Exercise task 1.
List the usernames of everyone who posted in the GPU-Z thread below.

Passage.
-=-=-=-=-

# GPU-Z lookup function shows wrong GPU



## Deathly (Jul 25, 2017)

Hello.
I want to report a bug. I have a Zotac GTX 1080 Ti Founders Edition graphics card, this one in the database: https://www.techpowerup.com/gpudb/b4310/zotac-gtx-1080-ti-founders-edition. But when I click "Lookup" in GPU-Z it shows that I have an Inno3D iChill GTX 1080 Ti X4 Ultra and opens this URL: https://www.techpowerup.com/gpudb/b4465/inno3d-ichill-gtx-1080-ti-x4-ultra though GPU-Z itself shows correct information about my GPU.


----------



## W1zzard (Jul 25, 2017)

Please post a GPU-Z screenshot


----------



## Deathly (Jul 25, 2017)




----------



## W1zzard (Jul 25, 2017)

Ah, I see the issue now. The card uses the same BIOS and device Ids as all other FE cards and the Inno3D card you mentioned, so it's impossible for us to determine which manufacturer, which means lots of FE cards+Inno3D match the detection algorithm and it picks the first one it found.

Any thoughts what we should do in this situation?


----------



## Deathly (Jul 25, 2017)

Hmm, I see... Well, then my suggestion is not to pick the first card it finds but the most probable variant, maybe. And I think in this particular case the most probable and suitable variant is this one: https://www.techpowerup.com/gpudb/2877/geforce-gtx-1080-ti (reference NVIDIA FE card), because this variant is correct for all of the FE cards and there are much more FE cards owners than that Inno3D's card owners.


----------



## W1zzard (Jul 25, 2017)

Great idea, I can add a manual "priority" flag to the database internally, which does what you propose. I don't think we can reliably mine the data from user activity because we don't know the most probable variant in the first place.


----------



## qubit (Jul 25, 2017)

I would definitely go with the generic "NVIDIA brand" card if they all have the same BIOS. Short of the user manually telling GPU-Z what it is there's no way to know.

You could add that manual option in if you want, but I think it would be an awful lot of work for very little gain, so I wouldn't bother.


----------



## Deathly (Jul 25, 2017)

Also I think it would be good to prioritize "NVIDIA brand" (and all the other manufacturers brand) cards among cards with the same BIOS and device ids for all the models, not only NVIDIA GTX 1080 Ti in this case.


----------

-=-=-=-=-

Information supplied.
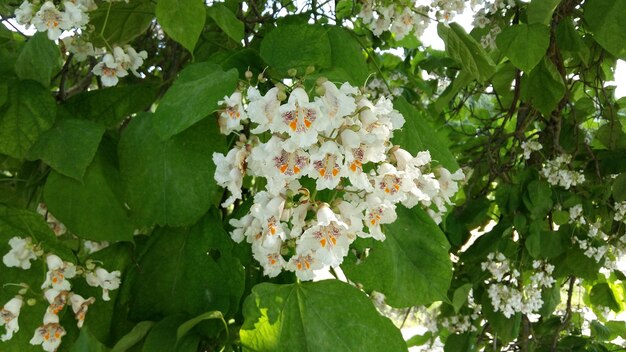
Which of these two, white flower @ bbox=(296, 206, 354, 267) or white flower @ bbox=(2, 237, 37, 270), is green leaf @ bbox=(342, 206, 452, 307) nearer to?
white flower @ bbox=(296, 206, 354, 267)

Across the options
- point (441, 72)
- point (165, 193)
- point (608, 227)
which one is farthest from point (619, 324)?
point (165, 193)

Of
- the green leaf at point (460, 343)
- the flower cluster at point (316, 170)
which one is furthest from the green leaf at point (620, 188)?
the flower cluster at point (316, 170)

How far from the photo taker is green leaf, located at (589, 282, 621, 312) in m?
2.01

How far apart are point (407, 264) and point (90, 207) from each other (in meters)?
0.45

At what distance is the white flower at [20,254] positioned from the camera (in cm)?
93

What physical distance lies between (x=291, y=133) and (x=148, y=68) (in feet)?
3.91

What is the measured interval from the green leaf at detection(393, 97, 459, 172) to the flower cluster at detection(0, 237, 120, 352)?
0.46 m

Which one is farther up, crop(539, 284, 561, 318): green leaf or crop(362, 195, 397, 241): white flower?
crop(539, 284, 561, 318): green leaf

-=-=-=-=-

Exercise task 2.
Return every line in the entries, from the line that contains "Which one is farther" down through the end of the entries, both ends included.

Response 1.
Deathly, W1zzard, qubit

Response 2.
Which one is farther up, crop(539, 284, 561, 318): green leaf or crop(362, 195, 397, 241): white flower?
crop(539, 284, 561, 318): green leaf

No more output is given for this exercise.